顔に見覚えはない。という事は、ウェスト家の使用人ではない。
「いえ、私は・・・」
否定のようにも受け止められる言葉だが、続く言葉を躊躇う様子に、周囲を見る。
「この場所だと話し辛いのなら、こちらに来てくれないか。
少し、話が聞きたいだけなんだ」
「・・・私、もう帰らないと・・・」
「少しでいい、お願いだ」
みっともない、すがるような声音に、セオドアは自己嫌悪する。
「・・・・・・申し訳ございません、お答えできません」
そう言うと、女性は小さく頭を下げ、踵を返し走り出した。セオドアはすぐに後を追って走り出す。
女性の足では、すぐにセオドアに捕まってしまった。セオドアは咄嗟に掴んだ手を、ぎゅっと握り締める。
「待ってくれっ!気になって仕方ないんだ!
・・・このままでは、とても結婚なんてできないっ!」
「?!」
セオドアの言葉に、女性の顔から血の気がひく。
後ろから手を掴んでいるセオドアからは、女性の顔は見えなかった。
「そ、そんな、そんなつもりじゃ・・・」
女性は、思わず、と言う様につぶやく。
「お願いだ、少し、少しでいいから、話を聞かせて欲しい」
話を聞かせてくれるまでは手を離さないというように、手を握り締める。握り締めた手からは、女性が小さく震えているのが伝わってきた。
「怖がらせたい訳じゃない。
ただ、話を聞きたいだけなんだ。
お願いだ、話だけ・・・」
通用口で待ち伏せしている間、ずっとなんと言って話を聞き出すか考えていたが、いざその場に立つと頭が真っ白になってしまい、単純な言葉を繰り返すだけになってしまった。
「分かりました、お話しますから、手、手を・・・離してください・・・」
つい強く握ってしまっていたらしい。
すぐに手を離す。
「すまない、つい・・・。
女性の手を許可もなく掴み、強く握り締めるなんてーー怖がるな、と言う方が無理だな」
自嘲気味な言葉が口をつく。
「・・・あの」
「ああ、すまない、時間がないんだったな。
このままここで話を聞くのは目立つから、中に移動してもいいだろうか?」
「はい」
女性が諦めたように頷くのを確認して、セオドアは歩き出した。
◆◆◆◆◆
応接室に女性に通し、ソファをすすめたセオドアは向かい側に座った。先ほどよりも顔色の良くなった顔からは、強い決意のようなものを感じた。

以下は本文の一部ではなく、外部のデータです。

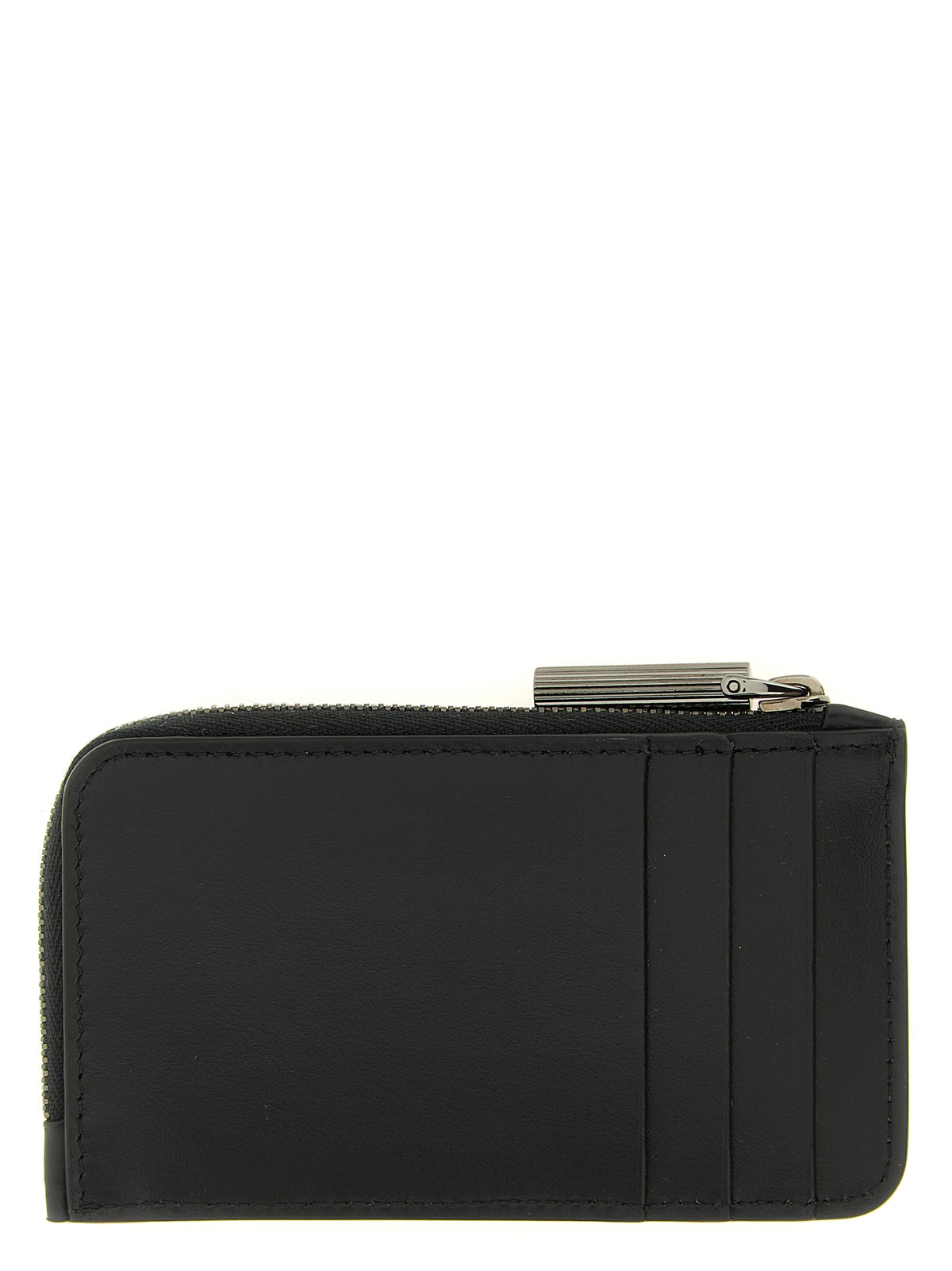 Christian Louboutin Tarjetero De Piel De Ternera Negra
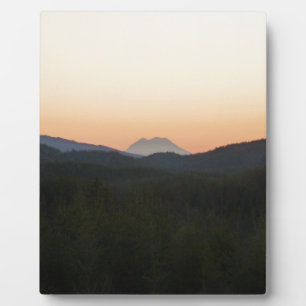 Der Mount- Rainiersonnenaufgang Fotoplatte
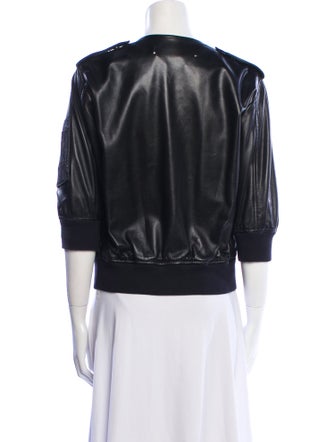 Barbara Bui Lambskin Bomber Jacket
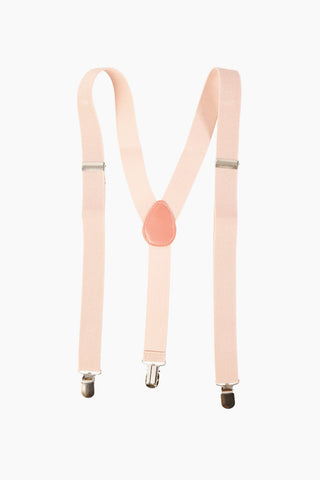 Polly Suspenders - Baby Pink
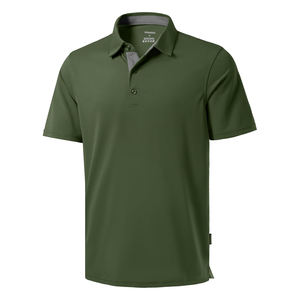 เสื้อโปโลสำหรับผู้ชายเสื้อโปโลผ้าคอตตอนผสมโพลีเอสเตอร์ทนทานพิมพ์โลโก้ได้ตามต้องการ - Product Image 1
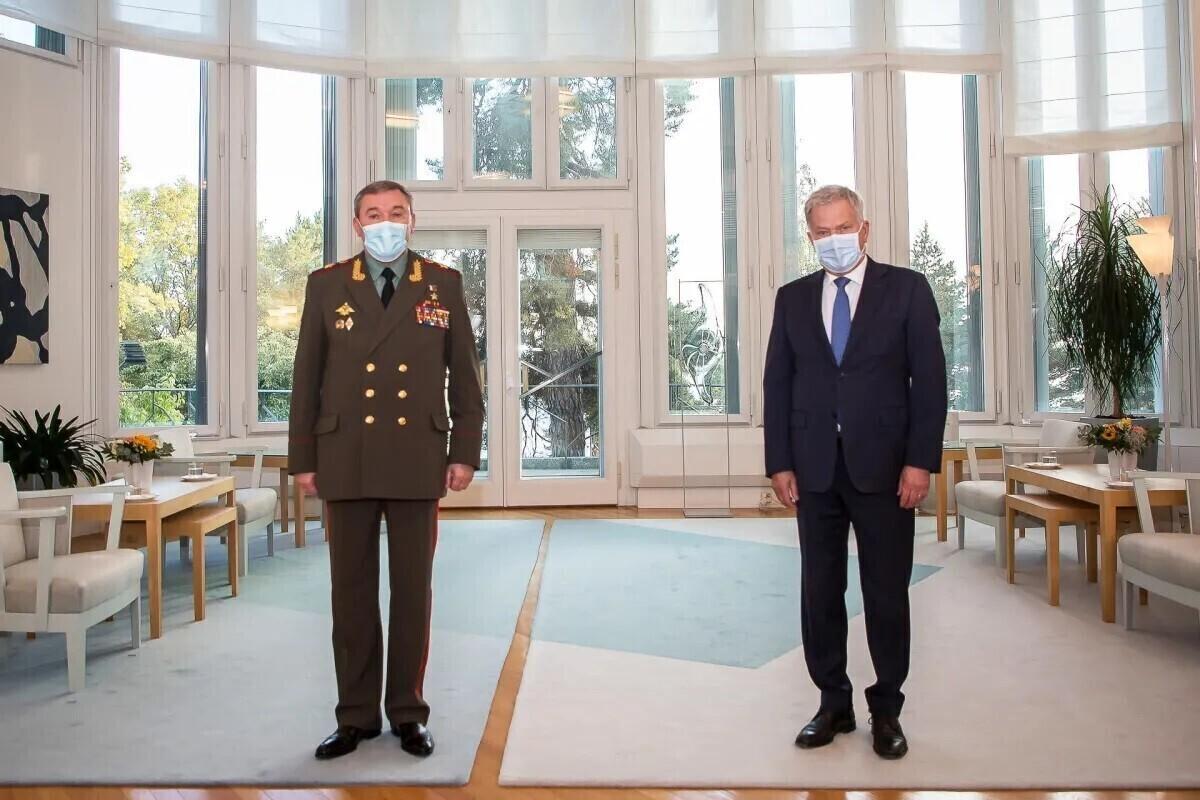 Sauli Niinistö ja Valeri Gerassimov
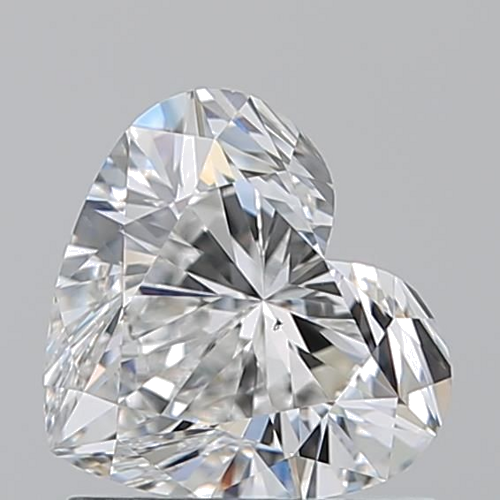 1.05 carat F-VS2 Natūralus Heart Deimantas (1)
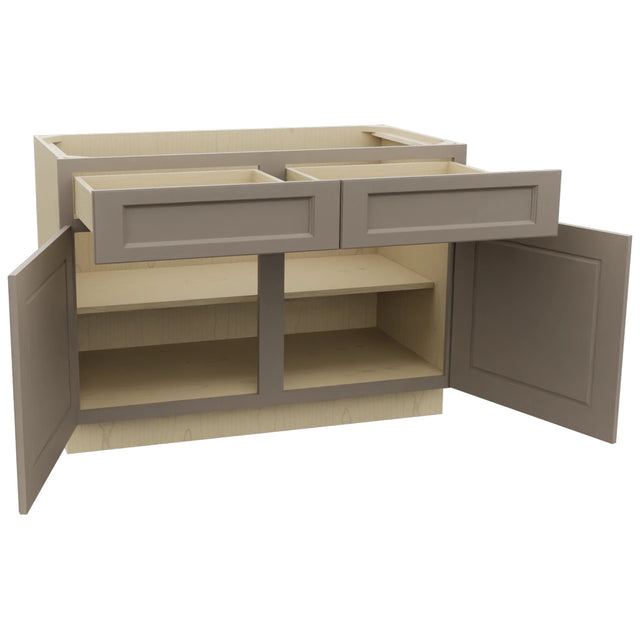 Fabuwood Fusion Oyster B48 Base Standard Cabinet, Open View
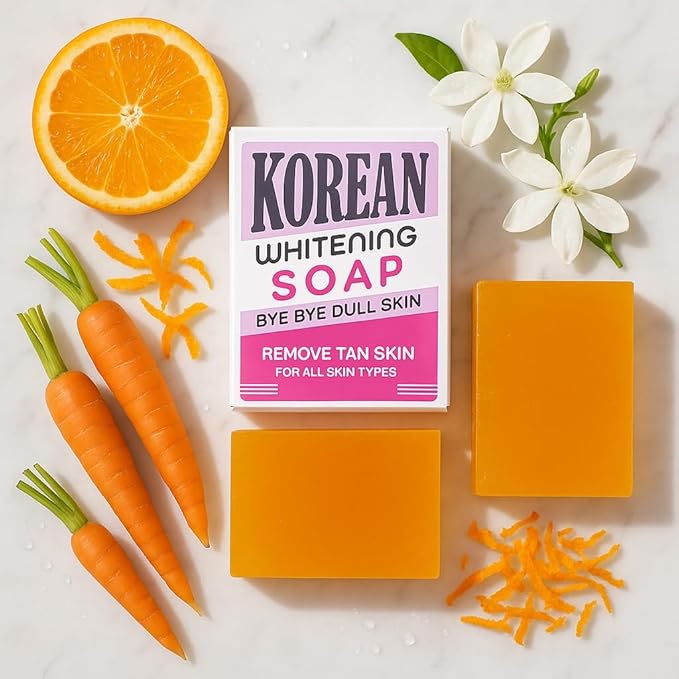 Korean Whitening Soap - Bye Bye Dull Skin, Remove Tanning
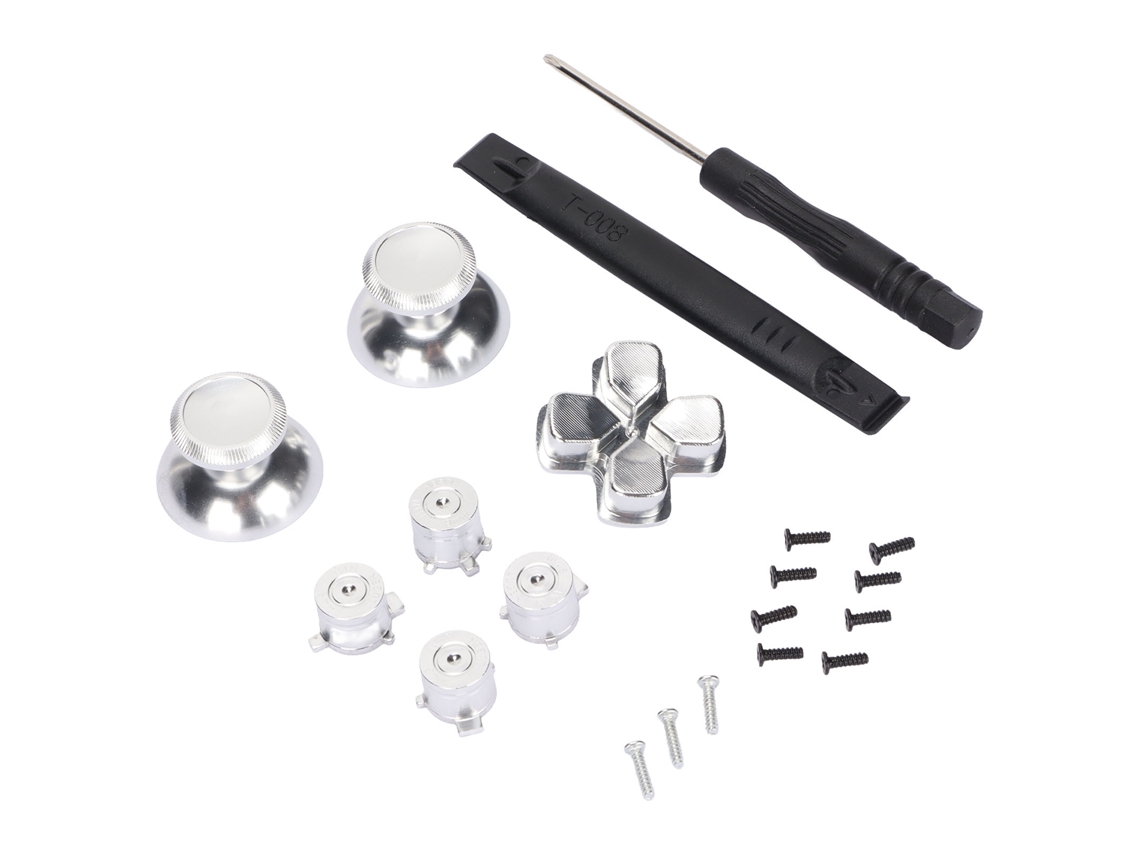 Botones Del Controlador Ps5 (reemplazo De Controlador Con Botones De Bala De Metal)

「まず、差出人が誰なのか、教えてもらえないだろうか」
「・・・閣下の、存じ上げている方です」
「では、君はどこの家に仕えている?」
「本気でおっしゃっています?」
「答えてくれる、というのは嘘だったのか」
「答えたい事だけ、答えさせていただきます」
「なかなか、強情だな。
では、差出人は君の主人なのか?」
「はい」
「私に差出人について知られたくない理由は?」
「・・・知られたくないのではありません。知ってほしいからこそ、こうしてお届けしているんです!」
「では、なぜ名前を言わない?」
「すでに答えは閣下の心の中にあるはずです!」
「駆け引きでもしているつもりなのか?名前が分からないから聞いている」
「・・・信じられない。本当にお忘れなのですか?」
「私も会った事のある方なんだな・・・」
「そうです」
「・・・そうか・・・忘れてしまっている、私が悪いな・・・」
あんなにひたむきな愛情を向けられて、会った事がないなんて事はなかった。成人する前、いやもっと前に会ったのだろう。子ども頃か・・・
答えあぐねている目の前の女性を見て、肩を落とす。
「・・・彼女は、ご結婚されているのか?」
「いえ!」
「婚約は?」
「・・・・・・していらっしゃいます」
「・・・そうか、・・・」
想定していた事だ。
名前を明かさない、もしくは明かせない理由があるとしたら、既婚者か彼女にも婚約者がいるかもしれないと考えていた。
「閣下、発言をお許しいただけますか」
「・・・ああ」
「閣下のご婚約に水を差そうと考えての事ではありません。ご結婚の前に、どうしても知っていただきたいと届けました。
ここまでお気に留めていただけるとは思わず、お心を煩わせてしまい申し訳ございません」
女性の表情は固く、握り締めた手は色をなくしている。
「・・・また、こうして話を聞かせて貰えないだろうか」
「・・・え?」
意味がわからない、という表情を見て、それでも続ける。
ここで引くつもりはなかった。今までどこの誰かもわからなかった彼女との、唯一の繋がりだ。手放したくない。
「また手紙を持ってきた時、こうやって話を聞きたい」
「私がお話できる事は、ほとんどありませんよ」
「今日ほど時間はかけない。答えたくない質問に対して、今日のように答えなくていい。
だから、お願いできないか」
「・・・・・・」
「今日は時間をとらせてすまなかった。ありがとう。また次の手紙を待っているよ」
女性の返事は待たずに、応接室を出る。
扉の外にはジョージが立っていた。
「もうお帰りになる。
出口まで案内を頼む」
そう言うと執務室に向かう。
手には差出人のない真っ白な封筒。
愛する貴方へ
今日は愛しい貴方へ報告したい事があるの。
貴方の瞳と同じ、ブルーサファイアローズの花が咲いたのよ。
愛しい貴方の事を想いながら育てたの。
令嬢が土をいじったり、花の世話をするなんて、非常識かもしれないけど、
優しい貴方なら許してくれるかしら。